Downtown Market Street buildings find quick buyers

When Peninsula Insurance closed two large office buildings in Downtown Salisbury last summer and cut or transferred more than 40 employees, it was a gut punch to city redevelopment efforts.

After all, these two buildings had held insurance offices dating back decades and were once owned by the legendary Sam Seidel.

With efforts to ensure high occupation rates for Downtown’s significant office inventory finding success in recent years, the prospect of the two large and well-kept structures in East Market Street sitting empty was plenty alarming.

Turns out there was no need for concern.

Building contractor Chris Eccleston and energy consultant Walt Moore confirmed last week that they are participants in a partnership that has purchased the two buildings and will move their two companies there.

Moore’s APPI Energy will move from its leased Northwood Drive headquarters and bring about 40 employees Downtown. They will occupy the slightly larger west building.

Eccleston will move his highly touted Delmarva Veteran Builders from the Salisbury University-owned Plaza Gallery Building just down the hill and across South Division Street.

Now renamed Salisbury University Downtown, the building that decades ago served as the community’s Woolworth’s store is being renovated to, among other things, serve as the home of the university’s new Center For Entrepreneurship.

The former insurance company buildings — addressed as 112 East Market St. and 122 East Market St. — offer a combined 14,419 square feet of office space, with the west building being the largest.

Eccleston’s construction company has 25 total employees, with 10 assigned to the Downtown office. He plans to occupy the new space in April.

Chris Eccleston.

Chairman of the Salisbury Area Chamber of Commerce, Eccleston said he became aware of the buildings while his company was building the Riverwalk Amphitheater.

“I would walk past them between my office and the amphitheater,” he recalled. “I am not a ‘buyer guy.’ Then one day (commercial Realtor Henry Hanna) called and said, ‘What do you think about those buildings?’ It wasn’t even on my radar.”

Later conversations with Moore got the deal rolling.

According to state property records, the businessmen paid $1.25 million for the two office buildings and three parking lots.

Walt Moore.

John McClellan of SVN-Miller Commercial Realtors said there had been steady interest in the properties since Peninsula Insurance vacated last summer.

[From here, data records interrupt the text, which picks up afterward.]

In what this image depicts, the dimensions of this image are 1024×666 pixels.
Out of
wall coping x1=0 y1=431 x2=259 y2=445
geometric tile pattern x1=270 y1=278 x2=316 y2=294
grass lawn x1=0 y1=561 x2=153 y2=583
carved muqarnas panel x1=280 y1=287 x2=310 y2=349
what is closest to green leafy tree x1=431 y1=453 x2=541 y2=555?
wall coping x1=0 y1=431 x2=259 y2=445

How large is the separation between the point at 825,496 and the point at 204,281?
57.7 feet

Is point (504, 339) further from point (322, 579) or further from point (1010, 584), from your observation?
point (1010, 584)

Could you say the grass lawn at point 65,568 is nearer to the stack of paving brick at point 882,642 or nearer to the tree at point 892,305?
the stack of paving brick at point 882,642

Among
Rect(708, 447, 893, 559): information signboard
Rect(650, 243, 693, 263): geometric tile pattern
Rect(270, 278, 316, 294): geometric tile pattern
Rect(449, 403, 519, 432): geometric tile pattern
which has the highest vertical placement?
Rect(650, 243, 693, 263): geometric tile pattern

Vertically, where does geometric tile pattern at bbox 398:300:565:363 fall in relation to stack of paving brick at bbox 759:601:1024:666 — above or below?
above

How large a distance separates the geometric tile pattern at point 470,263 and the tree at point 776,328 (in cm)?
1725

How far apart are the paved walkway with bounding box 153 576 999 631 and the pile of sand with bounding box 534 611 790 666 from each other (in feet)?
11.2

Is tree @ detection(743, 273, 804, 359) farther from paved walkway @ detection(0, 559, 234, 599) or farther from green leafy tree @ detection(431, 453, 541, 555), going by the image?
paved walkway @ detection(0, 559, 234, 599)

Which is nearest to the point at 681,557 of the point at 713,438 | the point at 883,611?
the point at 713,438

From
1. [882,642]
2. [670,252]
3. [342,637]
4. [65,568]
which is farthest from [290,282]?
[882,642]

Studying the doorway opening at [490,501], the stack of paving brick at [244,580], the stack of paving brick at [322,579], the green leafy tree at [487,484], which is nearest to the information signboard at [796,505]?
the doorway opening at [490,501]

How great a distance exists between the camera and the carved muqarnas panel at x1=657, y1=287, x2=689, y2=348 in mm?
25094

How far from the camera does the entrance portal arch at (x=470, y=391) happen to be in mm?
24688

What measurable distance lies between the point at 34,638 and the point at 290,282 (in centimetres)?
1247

He said the Downtown environment will prove ideal for Moore’s APPI Energy employees.

“The young Millennial types, the type of employees Walt has, love working in the Downtown environment where there are restaurants, shops — and a beer garden coming.”

Moore agreed. “Where we are in Northwood is not conducive to young people who want to walk out of the office at lunch and find something quickly. My team is looking at this as a huge benefit-boost.”

Eccleston said both buildings will undergo some exterior improvements, “to spruce it up and make it our own.”

Peninsula Insurance — and Seidel Insurance before that — was a presence in Downtown Salisbury since 1960. When it closed July 2, some 40 people lost their jobs as the parent company, Donegal Insurance, consolidated services into a headquarters office in south-central Pennsylvania.